» Task to complete: Transcribe everything in the records exactly. Skip the images.
** Exercise input follows **
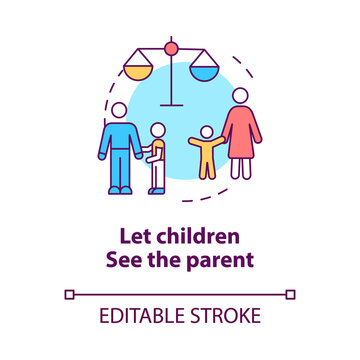 Let children
See the parent

EDITABLE STROKE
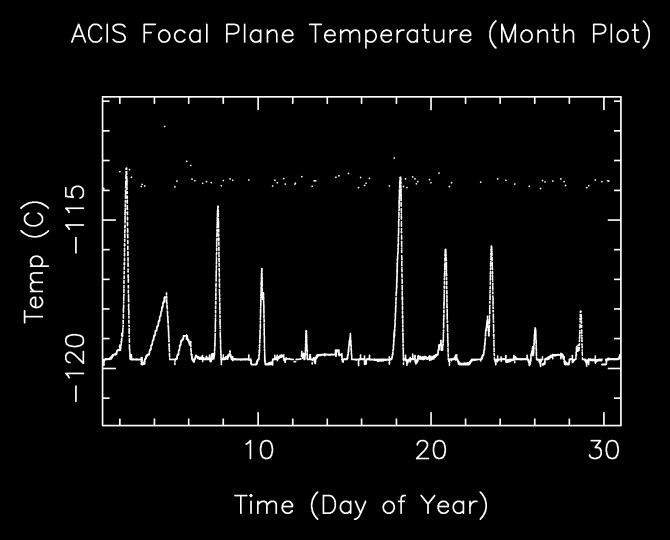 ACIS Focal Plane Temperature (Month Plot)

Temp (C)

−115

−120

10

20

30

Time (Day of Year)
** End of Exercise input **
» Answer area:
 Let children
See the parent

EDITABLE STROKE
 ACIS Focal Plane Temperature (Month Plot)

Temp (C)

−115

−120

10

20

30

Time (Day of Year)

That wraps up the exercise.